May 16, 2016

Windy Ride


I heard a flurry of activity just beyond my front yard. On the other side of the irrigation canal is a huge oak tree. Blue jays could be heard squawking and red-tailed hawks made their own unique
communication sounds. This was becoming a routine in that tree - enough of a routine to send me into the house to grab my binoculars. I quickly found one of the hawks sitting on her nest! The nest was placed in the crook of a thick, oak tree branch located almost at the top of the tree. Coincidence placed the nest in a small break in the oak leaves, giving me a great view.

Over the course of the next few days, I made a routine of watching her nest. What a great place to live at the top of a big oak tree, overlooking the entire farm.
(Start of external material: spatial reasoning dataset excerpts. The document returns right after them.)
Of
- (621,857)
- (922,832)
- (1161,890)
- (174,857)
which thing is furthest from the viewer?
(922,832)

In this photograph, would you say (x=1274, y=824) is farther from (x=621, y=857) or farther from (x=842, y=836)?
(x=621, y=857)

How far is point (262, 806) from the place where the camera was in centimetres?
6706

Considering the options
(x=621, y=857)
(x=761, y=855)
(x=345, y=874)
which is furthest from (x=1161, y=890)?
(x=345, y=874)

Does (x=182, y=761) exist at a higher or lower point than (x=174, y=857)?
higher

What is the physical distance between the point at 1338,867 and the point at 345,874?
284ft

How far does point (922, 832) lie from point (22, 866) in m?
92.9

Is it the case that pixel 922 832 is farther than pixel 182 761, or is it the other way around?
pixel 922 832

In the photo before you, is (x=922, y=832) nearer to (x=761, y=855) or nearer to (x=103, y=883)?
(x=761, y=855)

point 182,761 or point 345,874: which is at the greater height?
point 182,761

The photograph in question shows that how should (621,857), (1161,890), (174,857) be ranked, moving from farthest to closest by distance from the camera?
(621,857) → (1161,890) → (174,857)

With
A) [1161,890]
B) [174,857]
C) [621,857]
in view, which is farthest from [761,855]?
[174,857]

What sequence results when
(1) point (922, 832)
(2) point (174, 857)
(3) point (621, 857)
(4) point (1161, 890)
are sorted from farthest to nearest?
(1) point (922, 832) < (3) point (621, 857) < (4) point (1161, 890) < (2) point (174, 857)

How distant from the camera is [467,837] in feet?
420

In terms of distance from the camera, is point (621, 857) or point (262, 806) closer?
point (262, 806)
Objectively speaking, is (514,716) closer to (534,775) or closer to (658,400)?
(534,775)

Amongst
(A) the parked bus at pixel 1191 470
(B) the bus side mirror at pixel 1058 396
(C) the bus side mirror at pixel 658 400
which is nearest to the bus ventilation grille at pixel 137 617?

Her mate routinely brought back food, mostly rodents and a few snakes. The resident blue jays always loudly squawked when more food arrived. Some of the blue jays dive-bombed the hawk in her nest hoping to knock her off balance
to rob some food. She never paid any attention to them.

A few days later, the wind picked up. Dust filled the house. Extra hours of irrigation water were added to all the crops. At the end of dealing with all of the problems the wind caused for the farm, I walked home and thought about the red-tail and her nest. Through my binoculars, I first got a close-up of the oak leaves. The wind was howling, blowing the leaves back and forth, leaving a rippling texture like the ocean. After a few moments, I found the nest in the top of the tree. The hawk was nestled down, keeping as low a profile as possible.

She was doing a good job staying on her nest considering the swaying her home was enduring. The wind was blowing the oak tree in such a manner that the nest was swinging up four feet, then down four feet in a continuous motion. With each sway, the hawk’s tail feathers moved to keep her balance. As the sun went down, I thought about what a terrible place she picked for her nest.

Through the night, gusts of wind woke me up. Lying in bed, I thought about our crops and the hawk’s nest. Visions of the nest falling out of the tree and its contents scattering in the wind (eggs or babies) were not difficult to imagine. Daylight came, and I nervously walked outside with my binoculars to see how she did. I was relieved and impressed to see that she was still there, weathering the wind and protecting her babies as the tree branch continued to swing four feet up and four feet down.

Enjoy your boxes this week. I write about nature to illustrate how we as an organic farm are preserving our natural resources and living in a harmonious ecosystem.